En séance plénière, tous les députés pourront prendre la parole mais devront respecter un temps limité. Les votes se dérouleront selon un scrutin secret.

A la mi-décembre, le gouvernement a proposé à la Chambre de réduire la dotation du frère du roi Philippe de 15% en 2018, à titre de sanction après sa participation en juillet à une réception à l'ambassade de Chine sans avoir reçu d'autorisation. Cela représenterait une réduction de 46.000 euros.

L'avocat du prince a jugé cette proposition "sans précédent et disproportionnée". Selon lui, elle correspond de facto à la presque totalité du traitement annuel net du Prince puisque les dépenses de personnel et de fonctionnement, qui représentent les deux tiers de la dotation, sont difficilement compressibles. Il a fait savoir la semaine passée qu'il souhaitait s'expliquer publiquement devant le parlement afin que les droits de la défense soient respectés.

Le chef de groupe CD&V ne siégera pas « par précaution »

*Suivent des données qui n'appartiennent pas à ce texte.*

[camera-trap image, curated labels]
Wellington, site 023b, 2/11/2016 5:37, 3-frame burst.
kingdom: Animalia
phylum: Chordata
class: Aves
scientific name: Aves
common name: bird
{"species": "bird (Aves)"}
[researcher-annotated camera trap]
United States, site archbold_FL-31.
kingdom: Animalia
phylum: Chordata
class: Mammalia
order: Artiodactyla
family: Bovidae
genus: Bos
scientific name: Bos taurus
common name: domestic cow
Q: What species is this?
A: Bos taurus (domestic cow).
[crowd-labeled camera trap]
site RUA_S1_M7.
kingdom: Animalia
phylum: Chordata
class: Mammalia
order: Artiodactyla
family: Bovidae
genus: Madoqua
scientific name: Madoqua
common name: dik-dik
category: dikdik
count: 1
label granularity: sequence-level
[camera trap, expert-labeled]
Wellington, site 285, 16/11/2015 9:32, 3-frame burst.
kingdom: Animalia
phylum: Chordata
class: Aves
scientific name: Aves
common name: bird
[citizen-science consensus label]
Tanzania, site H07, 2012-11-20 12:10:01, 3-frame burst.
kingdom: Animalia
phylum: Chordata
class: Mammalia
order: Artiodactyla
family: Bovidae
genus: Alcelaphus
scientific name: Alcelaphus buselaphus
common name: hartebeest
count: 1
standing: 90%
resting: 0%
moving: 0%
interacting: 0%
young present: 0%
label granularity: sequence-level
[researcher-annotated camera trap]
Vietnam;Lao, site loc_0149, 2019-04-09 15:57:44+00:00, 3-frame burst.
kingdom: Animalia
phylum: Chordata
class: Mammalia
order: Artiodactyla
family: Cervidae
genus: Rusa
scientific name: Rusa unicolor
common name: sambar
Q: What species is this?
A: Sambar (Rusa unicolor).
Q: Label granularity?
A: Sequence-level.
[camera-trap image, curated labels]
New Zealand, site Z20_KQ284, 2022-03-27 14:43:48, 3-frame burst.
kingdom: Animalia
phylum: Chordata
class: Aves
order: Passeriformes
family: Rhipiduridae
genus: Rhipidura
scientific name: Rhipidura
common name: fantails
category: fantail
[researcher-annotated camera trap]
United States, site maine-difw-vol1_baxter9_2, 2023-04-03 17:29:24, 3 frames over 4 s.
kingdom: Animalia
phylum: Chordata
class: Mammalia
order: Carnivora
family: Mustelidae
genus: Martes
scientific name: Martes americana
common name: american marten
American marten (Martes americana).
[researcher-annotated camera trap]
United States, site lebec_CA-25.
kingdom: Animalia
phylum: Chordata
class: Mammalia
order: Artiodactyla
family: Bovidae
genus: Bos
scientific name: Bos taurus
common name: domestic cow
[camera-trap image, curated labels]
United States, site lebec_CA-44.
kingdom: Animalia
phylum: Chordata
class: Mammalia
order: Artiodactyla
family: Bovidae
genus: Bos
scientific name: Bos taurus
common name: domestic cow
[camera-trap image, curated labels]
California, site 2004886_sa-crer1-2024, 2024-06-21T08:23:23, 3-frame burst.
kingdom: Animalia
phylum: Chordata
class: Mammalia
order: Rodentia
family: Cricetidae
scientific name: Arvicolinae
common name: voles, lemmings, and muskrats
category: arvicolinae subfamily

Le chef de groupe CD&V à la Chambre, Servais Verherstraeten, ne siégera pas dans la commission qui doit se pencher sur la dotation du Prince Laurent, a-t-il indiqué ce mercredi. Il agit de la sorte « par précaution », parce qu’il s’est exprimé dans le passé sur la sanction que le gouvernement souhaite infliger au frère du roi, et appelle ses collègues à suivre son exemple.

Un avis rendu par le bureau d’avocat Stibbe a mis en avant le caractère disciplinaire du rôle de la Chambre dans cette procédure et recommandé que les députés s’étant exprimés sur cette question ne siègent pas dans la commission.

« Si l’on demande un avis, il ne me paraît pas illogique qu’on le suive et qu’on ne le balaye pas d’un revers de la main », a déclaré M. Verherstraeten.

Une commission impartiale

Au mois d’août, lorsque la participation du prince à la réception de l’ambassade de Chine a été révélée, le chef de groupe CD&V a expliqué que l’on ne pouvait pas toujours se contenter d’une réprimande. Il n’était pas question de sa part de se prononcer sur le cas du prince Laurent mais plutôt de donner un éclairage sur les règles organisant les dotations dont bénéficient certains membres de la famille royale et les sanctions qu’ils encourent, a-t-il souligné.

Le chef de groupe n’y voit pas un problème d’ordre procédural mais veut éviter toute apparence de partialité.

« Il ne faudrait pas que l’attention soit détournée sur des contestations procédurales. La déclaration d’un parlementaire ne peut pas cacher le véritable sujet, à savoir la question de savoir si le prince a enfreint ou non la loi », a-t-il ajouté.

La N-VA ne s’aligne pas sur le CD&V. Outre M. De Roover, les députés qui siégeront dans la commission seront en principe Kristien Van Vaerenbergh et Peter Buysrogge. Or, ce dernier s’est clairement prononcé en faveur du retrait de la dotation du prince.